DATASET ENTRIES:
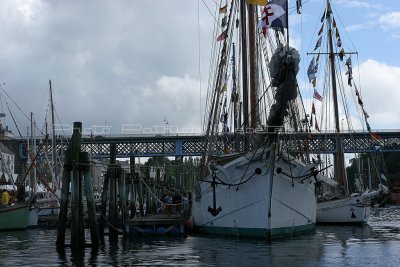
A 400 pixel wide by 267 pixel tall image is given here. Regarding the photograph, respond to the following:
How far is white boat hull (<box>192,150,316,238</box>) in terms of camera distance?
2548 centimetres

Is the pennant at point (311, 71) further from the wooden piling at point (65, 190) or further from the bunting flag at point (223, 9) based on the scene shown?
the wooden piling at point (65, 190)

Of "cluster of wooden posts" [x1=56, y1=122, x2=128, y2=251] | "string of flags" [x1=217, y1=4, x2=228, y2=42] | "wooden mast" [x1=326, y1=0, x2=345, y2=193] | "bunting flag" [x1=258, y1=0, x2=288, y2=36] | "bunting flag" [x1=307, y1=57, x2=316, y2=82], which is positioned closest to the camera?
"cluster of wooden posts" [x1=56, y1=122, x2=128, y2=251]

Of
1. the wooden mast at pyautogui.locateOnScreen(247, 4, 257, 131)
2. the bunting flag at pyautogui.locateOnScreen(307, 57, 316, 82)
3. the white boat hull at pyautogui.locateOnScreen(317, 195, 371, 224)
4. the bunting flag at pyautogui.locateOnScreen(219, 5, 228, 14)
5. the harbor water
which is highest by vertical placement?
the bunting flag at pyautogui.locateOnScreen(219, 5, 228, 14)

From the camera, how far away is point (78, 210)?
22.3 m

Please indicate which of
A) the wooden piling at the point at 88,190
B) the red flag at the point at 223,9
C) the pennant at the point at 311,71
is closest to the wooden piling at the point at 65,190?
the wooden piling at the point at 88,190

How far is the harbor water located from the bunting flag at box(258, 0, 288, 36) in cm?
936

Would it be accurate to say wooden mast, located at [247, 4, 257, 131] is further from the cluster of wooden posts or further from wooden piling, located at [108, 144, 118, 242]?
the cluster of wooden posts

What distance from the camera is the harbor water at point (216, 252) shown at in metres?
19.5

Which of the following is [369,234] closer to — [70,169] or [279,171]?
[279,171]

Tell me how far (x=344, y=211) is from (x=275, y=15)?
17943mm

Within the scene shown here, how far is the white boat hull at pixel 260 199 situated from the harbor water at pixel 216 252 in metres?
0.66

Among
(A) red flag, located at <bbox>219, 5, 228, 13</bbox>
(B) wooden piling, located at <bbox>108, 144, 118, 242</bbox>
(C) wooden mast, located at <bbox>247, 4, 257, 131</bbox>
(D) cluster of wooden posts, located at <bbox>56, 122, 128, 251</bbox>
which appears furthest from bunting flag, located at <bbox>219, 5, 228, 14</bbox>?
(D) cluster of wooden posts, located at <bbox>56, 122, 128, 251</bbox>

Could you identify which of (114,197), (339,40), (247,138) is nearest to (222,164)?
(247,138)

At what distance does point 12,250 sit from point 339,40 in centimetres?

BRIEF:
Copy the entries above word for word, starting at the line that contains "Would it be" and continuing through the last line of the entries.

RESULT FOR THIS TASK:
Would it be accurate to say wooden mast, located at [247, 4, 257, 131] is further from the cluster of wooden posts or further from wooden piling, located at [108, 144, 118, 242]?
the cluster of wooden posts

What distance from the camera is the harbor water at point (216, 252) shown at in metres?
19.5

Which of the following is [369,234] closer to — [70,169] or [279,171]?
[279,171]

Tell me how far (x=344, y=211) is from (x=275, y=15)?
17943mm

Within the scene shown here, how far is the white boat hull at pixel 260 199 situated from the harbor water at pixel 216 252 in metres?
0.66

Among
(A) red flag, located at <bbox>219, 5, 228, 13</bbox>
(B) wooden piling, located at <bbox>108, 144, 118, 242</bbox>
(C) wooden mast, located at <bbox>247, 4, 257, 131</bbox>
(D) cluster of wooden posts, located at <bbox>56, 122, 128, 251</bbox>
which appears furthest from bunting flag, located at <bbox>219, 5, 228, 14</bbox>?
(D) cluster of wooden posts, located at <bbox>56, 122, 128, 251</bbox>

Could you identify which of (114,197), (339,40), (247,138) is nearest to (222,164)?
(247,138)

At what distance does point 12,250 sit from point 339,40 in centimetres?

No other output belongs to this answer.